Предстает он также в полицейском донесении шепчущимся с двумя другими студентами в кофейне на Невском. А сестра его, вышедшая замуж за купца из Риги, будто бы осуждала его романтические увлечения белошвейками и прачками. Осенью 1849-го он заявился к отцу с просьбой снабдить его деньгами на путешествие в Испанию. Отец, человек непосредственных реакций, наградил его оплеухой; несколькими днями позже незадачливый юноша утонул, купаясь в реке. Одежда и недоеденное яблоко были найдены под березой, но тело так и не нашли.

Его слава была бледноватой: отрывок из «Грузинских ночей», один и тот же во всех антологиях; неистовая статья Добролюбова (1859), превозносящая революционный пафос слабейших стихов; общее представление в восьмидесятых, что реакционная атмосфера задушила и в конце концов погубила прекрасный, но так и не оформившийся талант, — вот, собственно, и всё.

В девяностых, в связи с ростом интереса к поэзии, совпавшего, как это иногда бывает, с неповоротливой и скучной политической эпохой, началась лихорадка второго открытия вокруг наследия Перова, в то время как одержимые революционной идеей продолжали подпевать Добролюбову. Кампания по сбору средств на установку памятника в одном из петербургских садов оказалась весьма успешной. Солидный столичный издатель объединил все отрывочные сведения о жизни Перова и выпустил собрание сочинений в довольно толстом томе. В журналах появилось несколько научных статей. А вечер памяти в одной из лучших петербургских аудиторий собрал немало публики.

2

За несколько минут до начала, пока выступающие находились еще в помещении за кулисами, резко открылась дверь и вошел крепкий старик в сюртуке, помнившем, на его или чьих-то других плечах, лучшие времена. Не обращая никакого внимания на студентов с нарукавными повязками, в качестве распорядителей попытавшихся остановить его, он невозмутимо подошел к комиссии, поклонился и сказал: «Я Перов».
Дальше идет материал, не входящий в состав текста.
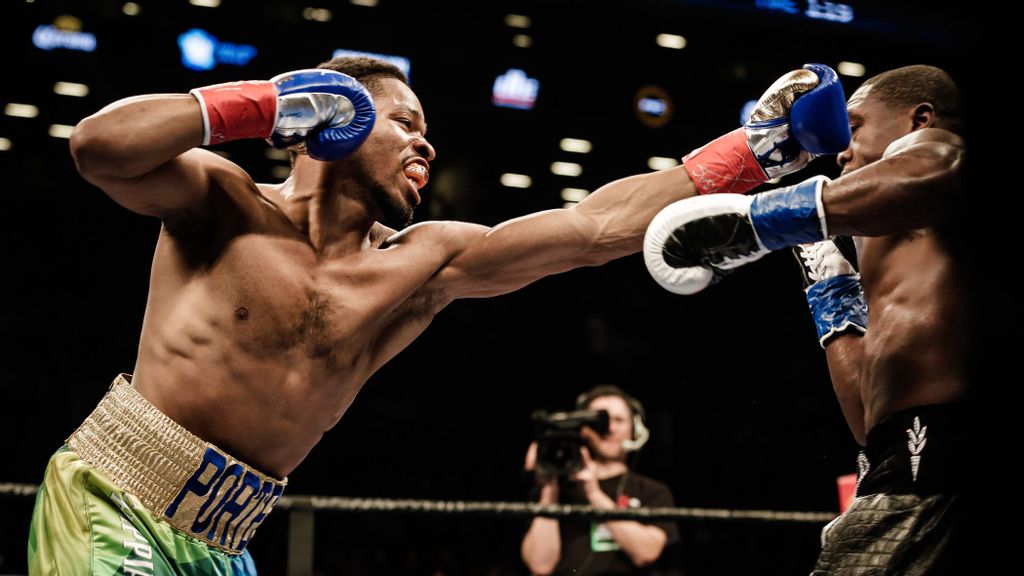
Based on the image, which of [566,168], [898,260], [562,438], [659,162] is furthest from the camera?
[566,168]

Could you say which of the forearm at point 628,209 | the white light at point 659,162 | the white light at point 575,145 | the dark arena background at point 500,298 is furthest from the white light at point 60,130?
the forearm at point 628,209

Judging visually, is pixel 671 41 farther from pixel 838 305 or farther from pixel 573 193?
pixel 838 305

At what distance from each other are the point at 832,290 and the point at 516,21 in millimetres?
4412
Мой друг, вдвое старше меня, теперь единственный живой свидетель происшествия, рассказывал мне, что председатель комиссии, имевший как редактор газеты большой опыт по части нежелательных вторжений, приказал, даже не подняв головы: «Выпроводите его». Никто этого не сделал, может быть потому, что пристало выказывать некоторое почтение к старому господину, который, судя по всему, был несколько пьян. Он уселся за стол и, выбрав самого кроткого из присутствовавших — Славского, переводчика Лонгфелло, Гейне и Сюлли-Прюдома (впоследствии члена террористической ячейки), деловито спросил, собраны ли уже деньги на памятник, и если да, то когда он может их получить.

Всем очевидцам запомнился спокойный тон, с которым он высказал свое желание. Он на нем не настаивал. Лишь сформулировал его, как будто не допускал и мысли, что ему могут не поверить. Невероятнее всего было то, что с самого начала этой странной истории в изолированной комнате среди стольких знаменитостей находился он, с его патриархальной бородой, выцветшими карими глазами и носом картошкой, преспокойно интересующийся выгодами этого предприятия, даже не удосужась предъявить и такое зыбкое доказательство, которое мог бы сфабриковать обычный самозванец.

— Вы что, родственник? — спросил кто-то.

— Меня зовут Константин Константинович Перов, — сказал старик без всякого раздражения. — Правда, мне известно, что какой-то отпрыск моей семьи присутствует в зале, но это неважно.

— Сколько же вам лет? — спросил Славский.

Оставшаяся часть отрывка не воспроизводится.